** Page text **
The Global Child Forum is a Swedish non-profit foundation, based in Stockholm, Sweden. The organization was founded by King Carl XVI Gustaf and Queen Silvia of Sweden in 2009 in order to advance children’s rights in accordance with the UN Convention on the Rights of the Child.

The focus of Global Child Forum is grounded in both the Convention on the Rights of a Child and UNICEF's Children’s Rights and Business Principles and is aimed towards giving business an understanding of how and where their business might impact children.

History 
Global Child Forum was founded in 2009 as World Child and Youth Forum (WCYF). The name was then shorted to Global Child Forum in 2012. Initially, WCYF was intended to be an independent group of decision-makers with the goal of discussing children’s rights and business while using the Royal Palace as a venue. Since then, the organization has expanded to include Regional Forums and conduct its own independent research.

Forums 
Global Child Forum is best known for its global and regional forums. Each Forum consists of speaker sessions, panel discussions, and breakout Action Labs. Global forums are held at the Royal Palace in Stockholm and bring together top business leaders, political leaders, academics, and civil society representatives to discuss pressing issues related to children’s rights and business. Regional forums are designed to tackle children’s rights issues faced by that particular region with regional leaders in business, politics, academics, and civil society.

** Extracted records **
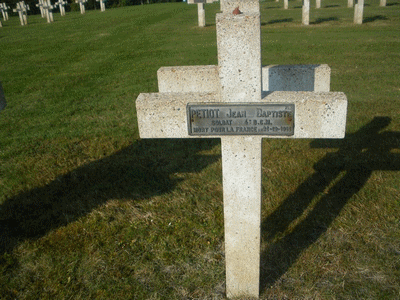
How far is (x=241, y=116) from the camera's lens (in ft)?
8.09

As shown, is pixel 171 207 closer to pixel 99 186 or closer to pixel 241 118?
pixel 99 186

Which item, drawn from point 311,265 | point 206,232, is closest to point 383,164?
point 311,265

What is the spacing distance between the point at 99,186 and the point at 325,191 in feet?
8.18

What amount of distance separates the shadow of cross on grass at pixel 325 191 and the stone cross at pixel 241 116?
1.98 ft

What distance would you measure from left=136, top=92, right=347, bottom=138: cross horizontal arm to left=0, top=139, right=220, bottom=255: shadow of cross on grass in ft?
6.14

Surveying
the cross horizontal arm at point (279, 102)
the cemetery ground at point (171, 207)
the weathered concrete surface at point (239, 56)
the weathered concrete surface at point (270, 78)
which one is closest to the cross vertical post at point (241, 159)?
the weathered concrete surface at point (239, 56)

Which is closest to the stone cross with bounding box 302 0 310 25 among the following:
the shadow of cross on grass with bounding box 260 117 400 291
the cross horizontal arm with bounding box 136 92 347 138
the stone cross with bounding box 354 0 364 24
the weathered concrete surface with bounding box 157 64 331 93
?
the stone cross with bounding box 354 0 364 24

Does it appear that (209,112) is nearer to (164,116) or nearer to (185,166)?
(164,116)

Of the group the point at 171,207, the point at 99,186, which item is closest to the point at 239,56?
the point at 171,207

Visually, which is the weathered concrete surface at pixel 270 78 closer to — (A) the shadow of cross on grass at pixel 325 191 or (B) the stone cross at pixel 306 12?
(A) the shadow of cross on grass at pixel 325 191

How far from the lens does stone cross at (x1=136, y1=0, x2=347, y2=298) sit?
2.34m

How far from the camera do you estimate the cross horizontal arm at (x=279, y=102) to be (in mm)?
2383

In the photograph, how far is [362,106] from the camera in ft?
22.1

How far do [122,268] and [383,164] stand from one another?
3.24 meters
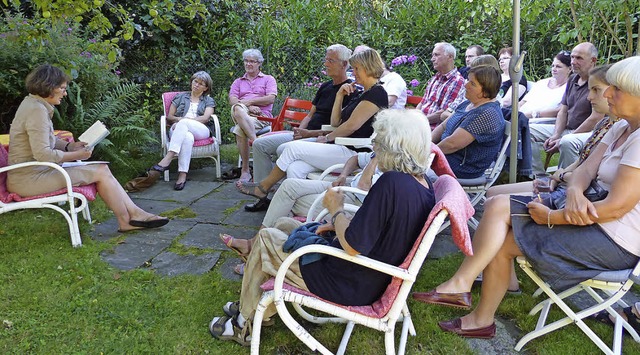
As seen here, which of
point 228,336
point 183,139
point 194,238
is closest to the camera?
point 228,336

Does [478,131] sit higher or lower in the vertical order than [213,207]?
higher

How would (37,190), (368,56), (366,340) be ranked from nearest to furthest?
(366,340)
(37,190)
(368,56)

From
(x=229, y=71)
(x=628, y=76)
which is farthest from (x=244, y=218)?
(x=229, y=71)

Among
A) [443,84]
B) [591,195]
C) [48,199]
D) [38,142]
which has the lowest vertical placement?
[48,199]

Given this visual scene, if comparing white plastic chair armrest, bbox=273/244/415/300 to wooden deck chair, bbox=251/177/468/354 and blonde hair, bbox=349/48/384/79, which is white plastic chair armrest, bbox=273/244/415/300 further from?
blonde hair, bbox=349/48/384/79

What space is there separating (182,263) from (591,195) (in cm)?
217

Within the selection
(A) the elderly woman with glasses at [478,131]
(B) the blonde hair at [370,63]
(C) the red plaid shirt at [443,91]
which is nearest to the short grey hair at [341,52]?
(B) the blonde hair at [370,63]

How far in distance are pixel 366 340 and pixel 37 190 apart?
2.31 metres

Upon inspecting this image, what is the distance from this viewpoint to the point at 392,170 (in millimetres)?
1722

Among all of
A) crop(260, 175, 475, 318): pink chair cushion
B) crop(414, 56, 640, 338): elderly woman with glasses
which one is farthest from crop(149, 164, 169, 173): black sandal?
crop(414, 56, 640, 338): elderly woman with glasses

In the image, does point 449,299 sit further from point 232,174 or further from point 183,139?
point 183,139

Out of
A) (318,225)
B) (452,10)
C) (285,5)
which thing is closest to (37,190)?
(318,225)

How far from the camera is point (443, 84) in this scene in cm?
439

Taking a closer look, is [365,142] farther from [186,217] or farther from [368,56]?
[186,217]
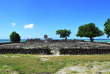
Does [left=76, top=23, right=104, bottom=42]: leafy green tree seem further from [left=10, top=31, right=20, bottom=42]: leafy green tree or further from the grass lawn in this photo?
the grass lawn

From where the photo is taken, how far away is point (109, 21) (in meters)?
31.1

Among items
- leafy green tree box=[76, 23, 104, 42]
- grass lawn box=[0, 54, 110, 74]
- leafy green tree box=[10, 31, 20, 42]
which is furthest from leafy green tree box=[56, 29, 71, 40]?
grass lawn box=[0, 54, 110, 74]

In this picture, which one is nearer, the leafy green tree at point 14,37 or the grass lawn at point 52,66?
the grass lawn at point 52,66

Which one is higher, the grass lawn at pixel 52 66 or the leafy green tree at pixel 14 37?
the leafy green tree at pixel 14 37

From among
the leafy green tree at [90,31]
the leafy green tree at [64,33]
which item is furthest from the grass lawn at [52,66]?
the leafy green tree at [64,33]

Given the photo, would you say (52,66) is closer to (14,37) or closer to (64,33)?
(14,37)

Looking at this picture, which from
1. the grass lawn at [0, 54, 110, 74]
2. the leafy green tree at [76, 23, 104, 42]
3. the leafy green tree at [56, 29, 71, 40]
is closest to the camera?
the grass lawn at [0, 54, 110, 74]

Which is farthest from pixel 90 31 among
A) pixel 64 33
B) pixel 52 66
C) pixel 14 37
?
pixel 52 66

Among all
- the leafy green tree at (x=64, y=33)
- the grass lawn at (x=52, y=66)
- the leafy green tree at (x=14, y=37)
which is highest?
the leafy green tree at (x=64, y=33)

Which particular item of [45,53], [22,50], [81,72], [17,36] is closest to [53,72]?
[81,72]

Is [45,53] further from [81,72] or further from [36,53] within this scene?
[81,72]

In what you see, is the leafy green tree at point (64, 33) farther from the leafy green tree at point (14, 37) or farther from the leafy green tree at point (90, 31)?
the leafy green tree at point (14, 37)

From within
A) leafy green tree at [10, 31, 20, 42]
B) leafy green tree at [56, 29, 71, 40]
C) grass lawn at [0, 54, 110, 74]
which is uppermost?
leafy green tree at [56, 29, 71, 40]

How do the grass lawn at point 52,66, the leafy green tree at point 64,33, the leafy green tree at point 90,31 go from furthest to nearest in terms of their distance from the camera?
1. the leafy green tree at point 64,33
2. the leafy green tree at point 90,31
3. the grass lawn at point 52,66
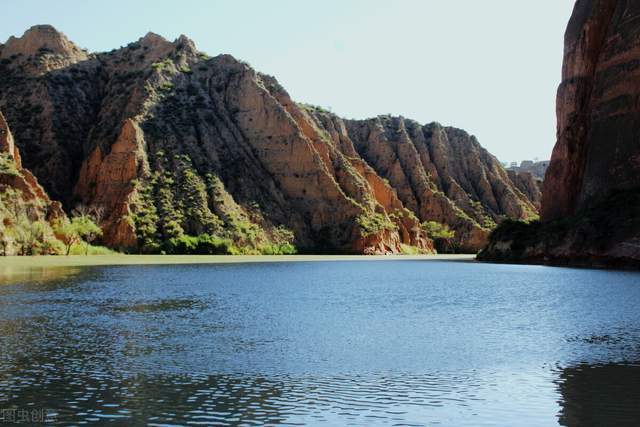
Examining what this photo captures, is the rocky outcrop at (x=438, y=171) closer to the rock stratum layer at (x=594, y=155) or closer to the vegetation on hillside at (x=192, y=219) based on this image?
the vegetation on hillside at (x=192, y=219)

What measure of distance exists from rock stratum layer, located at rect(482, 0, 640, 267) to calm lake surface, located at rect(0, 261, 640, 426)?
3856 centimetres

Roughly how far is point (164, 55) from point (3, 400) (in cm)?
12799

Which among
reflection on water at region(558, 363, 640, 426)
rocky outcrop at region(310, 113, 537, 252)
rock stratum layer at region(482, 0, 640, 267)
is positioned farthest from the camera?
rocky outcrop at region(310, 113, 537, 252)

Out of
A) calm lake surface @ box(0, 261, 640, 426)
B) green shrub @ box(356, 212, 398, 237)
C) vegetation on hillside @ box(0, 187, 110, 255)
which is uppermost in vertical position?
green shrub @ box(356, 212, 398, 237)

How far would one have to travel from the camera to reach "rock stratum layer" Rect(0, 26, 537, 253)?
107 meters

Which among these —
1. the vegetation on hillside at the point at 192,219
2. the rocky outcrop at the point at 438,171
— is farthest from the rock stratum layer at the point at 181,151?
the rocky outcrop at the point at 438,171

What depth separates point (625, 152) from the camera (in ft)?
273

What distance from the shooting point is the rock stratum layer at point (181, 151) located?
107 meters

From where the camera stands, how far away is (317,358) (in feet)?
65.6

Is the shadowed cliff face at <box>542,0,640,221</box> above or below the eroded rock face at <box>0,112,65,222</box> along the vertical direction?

** Problem to work on **
From the Global Child Forum text, list every group that the global forums at the Royal Palace bring together.

** Output **
- Top business leaders
- Political leaders
- Academics
- Civil society representatives